Your instructions =
Every line from the one holding "Bookcover of Impact" through the one holding "Representantes de Silicon" in the data below must be returned exactly, both ends included, with pictures left out and nothing else added.

The records =
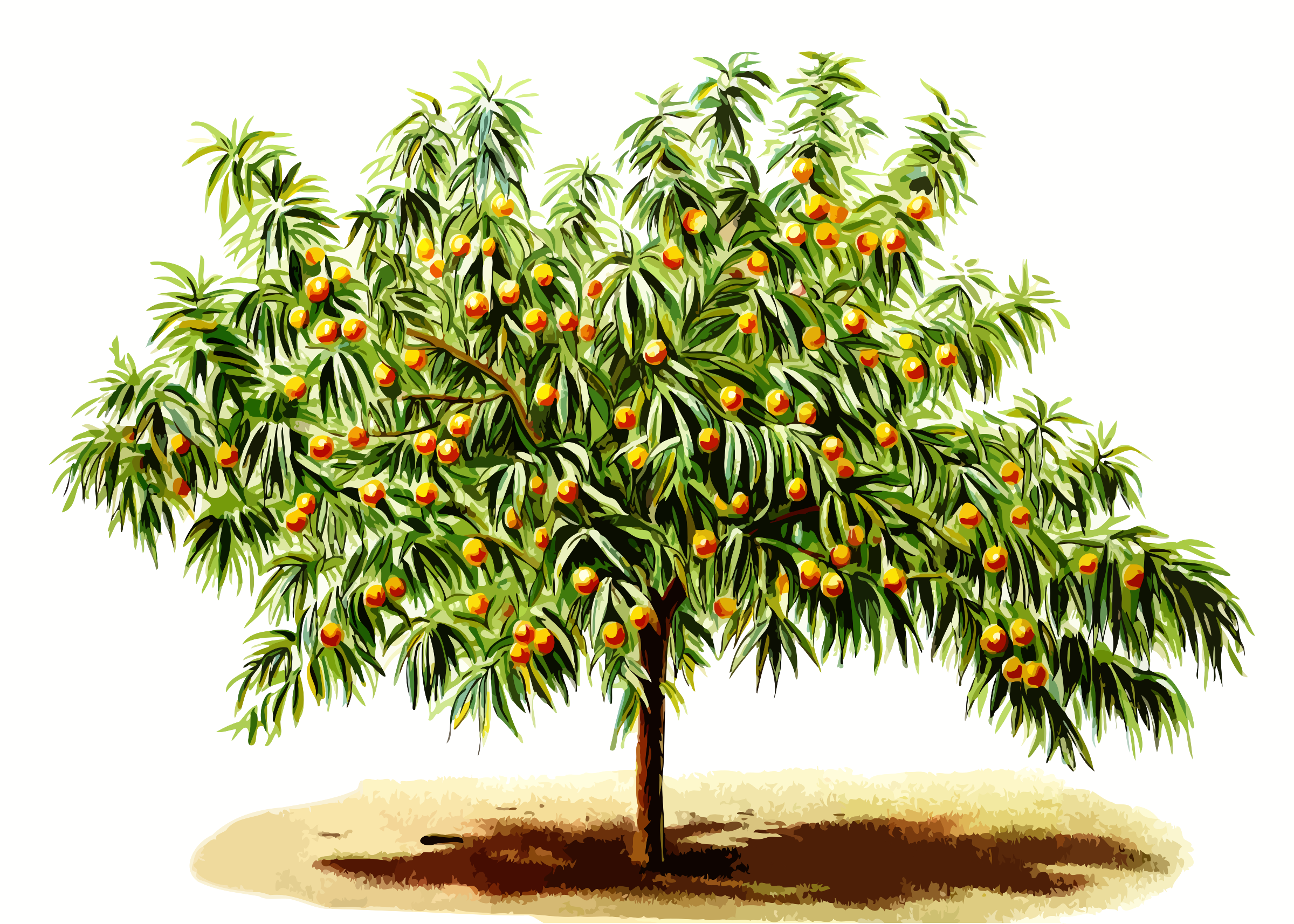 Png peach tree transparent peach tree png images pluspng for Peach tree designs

...

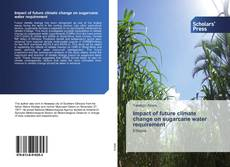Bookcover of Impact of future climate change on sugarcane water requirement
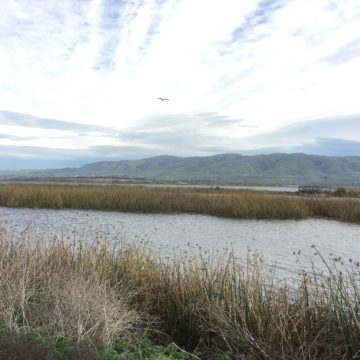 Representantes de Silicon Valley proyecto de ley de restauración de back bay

---

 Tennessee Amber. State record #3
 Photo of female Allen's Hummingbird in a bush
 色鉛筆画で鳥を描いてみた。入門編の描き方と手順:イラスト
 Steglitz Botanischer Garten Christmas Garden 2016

Answer =
Bookcover of Impact of future climate change on sugarcane water requirement
 Representantes de Silicon Valley proyecto de ley de restauración de back bay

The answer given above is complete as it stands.